This release is fully compatible with SynapseAI 1.6.0.
- Update to SynapseAI 1.6.0 91

*It is recommended to use SynapseAI 1.6.0 for optimal performance.*


Documentation

Optimum Habana now has a dedicated documentation. you can find it [here](https://huggingface.co/docs/optimum/habana_index).

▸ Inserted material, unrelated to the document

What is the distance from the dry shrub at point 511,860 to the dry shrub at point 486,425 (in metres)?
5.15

It shows how to quickly make a Transformers-based script work with the library. It also contains guides explaining how to do distributed training, how to use DeepSpeed or how to make the most of HPUs to accelerate training.


Masked Language Modeling

[A new example script](https://github.com/huggingface/optimum-habana/blob/main/examples/language-modeling/run_mlm.py) has been added to perform masked language modeling. This is especially useful if you want to pretrain models such as BERT or RoBERTa.
- Add run_mlm.py in language-modeling examples 83

1.5.0

BLOOM(Z)

BLOOM is introduced in this release with HPU-optimized tweaks to perform fast inference using DeepSpeed. A text-generation example is provided [here](https://github.com/huggingface/optimum-habana/tree/main/examples/text-generation) so that you can easily try it.

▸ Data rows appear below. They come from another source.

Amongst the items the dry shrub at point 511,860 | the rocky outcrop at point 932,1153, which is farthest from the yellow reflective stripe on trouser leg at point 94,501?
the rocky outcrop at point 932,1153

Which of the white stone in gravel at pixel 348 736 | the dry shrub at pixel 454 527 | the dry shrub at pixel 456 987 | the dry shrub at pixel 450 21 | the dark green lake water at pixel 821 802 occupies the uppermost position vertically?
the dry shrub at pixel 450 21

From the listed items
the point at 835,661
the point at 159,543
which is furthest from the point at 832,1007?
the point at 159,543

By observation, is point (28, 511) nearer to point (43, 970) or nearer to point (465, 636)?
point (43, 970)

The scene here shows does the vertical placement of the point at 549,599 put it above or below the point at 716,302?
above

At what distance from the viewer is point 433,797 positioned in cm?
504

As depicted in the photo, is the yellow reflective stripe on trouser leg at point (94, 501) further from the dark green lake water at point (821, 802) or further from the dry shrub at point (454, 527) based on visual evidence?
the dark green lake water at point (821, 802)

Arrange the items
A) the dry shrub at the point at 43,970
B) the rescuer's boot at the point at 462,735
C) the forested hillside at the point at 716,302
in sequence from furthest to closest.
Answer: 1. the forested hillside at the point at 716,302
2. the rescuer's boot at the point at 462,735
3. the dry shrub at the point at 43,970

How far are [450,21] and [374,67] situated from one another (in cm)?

- Add text-generation example for BLOOM/BLOOMZ with DeepSpeed-inference 190 regisss

Check out [the blog post](https://huggingface.co/blog/habana-gaudi-2-bloom) we recently released for a benchmark comparing BLOOMZ performance on Gaudi2 and A100.

1.4.0

Multi-node training

This release adds support for multi-node training through DeepSpeed. This enables you to scale out up to thousands of nodes to speed up your trainings even more!

- Add support for multi-node training 116

Check out the [documentation](https://huggingface.co/docs/optimum/habana/usage_guides/multi_node_training) to get started.


Inference through HPU graphs

You can now perform inference faster on Gaudi with [HPU graphs](https://docs.habana.ai/en/v1.8.0/PyTorch/Inference_on_PyTorch/Inference_Using_HPU_Graphs.html).

- Add support for inference through HPU graphs in GaudiTrainer 151

HPU graphs are currently only supported for single-device runs. Check out the [documentation](https://huggingface.co/docs/optimum/habana/usage_guides/accelerate_inference) for more information.

1.3.0

Stable Diffusion

This release adds a new interface for the :hugs: Diffusers library which enables to support the Stable Diffusion pipeline for inference. Thus, you can now generate images from text on Gaudi relying on the user-friendliness of :hugs: Diffusers.

- Add support for Stable Diffusion 131

Check out the [documentation](https://huggingface.co/docs/optimum/habana/usage_guides/stable_diffusion) and [this example](https://github.com/huggingface/optimum-habana/tree/main/examples/stable-diffusion) for more information.


Wav2Vec2

After text and image models, a third modality is now supported with the addition of Wav2Vec2.

- Add suport for Wav2Vec2 120

Check out the [audio classification](https://github.com/huggingface/optimum-habana/tree/main/examples/audio-classification) and [speech recognition](https://github.com/huggingface/optimum-habana/tree/main/examples/speech-recognition) examples to see how to use it.

1.2.1

DeepSpeed

This release brings support for DeepSpeed. It is now possible to train bigger models on Gaudi with Optimum Habana!
- Add support for DeepSpeed 93

Check the documentation [here](https://huggingface.co/docs/optimum/habana_deepspeed) to know how to use it.


Computer Vision Models

Two computer-vision models have been validated for performing image classification in both single- and multi-cards configurations:
- ViT 80
- Swin

You can see how to use them [in this example](https://github.com/huggingface/optimum-habana/tree/main/examples/image-classification).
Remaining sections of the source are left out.